Husband narrates one (real), and the wife narrates the other (fiction), and the reader is the lucky one - getting to experience this one of the most poignant real stories.
The Paris Wife reads like a bit of those quick read page turners (read and forget types) - you read because it is Hemingway and Hadley that the book talks about, you read on. I enjoyed it, but it reads like a soap script, and is fun, but just that.
A moveable feast is delectable - as a feast itself. His direct style. His clean composition - it all sticks so well. And you keep thinking about it for a much longer time than Hadley's narration. These are sketches, so they don't flow unlike the other one, still, you want to read more and the next one, and you finish them off quickly.

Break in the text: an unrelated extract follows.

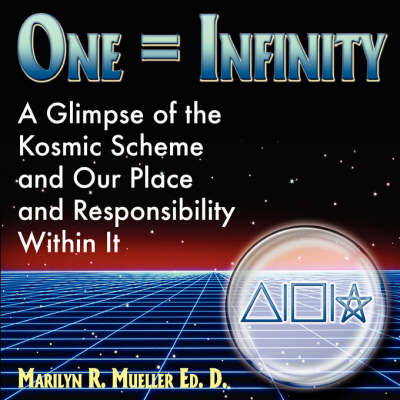 One = Infinity: A Glimpse of the Grand Kosmic Scheme and Our Place and Responsibility Within It (Paperback)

It is very interesting to see the life, to see the other famous artists through their eyes. And then, if you just read a few other Paris Review interviews of some of the contemporaries, you broadly get a good picture.
It is also interesting to read the world views - the vantage points being different. What floats at the surface of people's mind, what touches them deep. I liked it.
What I didn't like was the general helplessness, or the lack of independence that Hadley has. And I don't like Hemingway for it. She has a lot of grace, but I just don't like and don't want to accept the way things turned out for them.
However, people do what they do, and they choose what they choose.
The books touched me - the heartbreaking end that it leads to. You want to hate Hemingway, but Hadley doesn't and Hemingway partly redeems himself in the last few pages of Moveable Feast.
What I liked - his discipline, work ethic of sorts. Groundedness until the 'rich' come in their life. The intensity. The very live/ very sharp/ very intense living, observing, experiencing.
The other thought that stays - people don't really know where life can take them ten years down the line. It is interesting to see the young Hemingway struggling...especially in their case, life changes so much and so often..so many people come and go, and sometimes you start feeling...if only they had known!
I have not read much of Hemingway. A book or two I guess. I tried to read his stories, but you need to grow up to them was what I thought. I'll look for them now, and try reading them.
I am really glad I read both the books together, and that I read these in the first place. It's quite something to note that they were the happiest when they were poor, and young. Its a good pairing (them, and the books) - and you see one better for the another.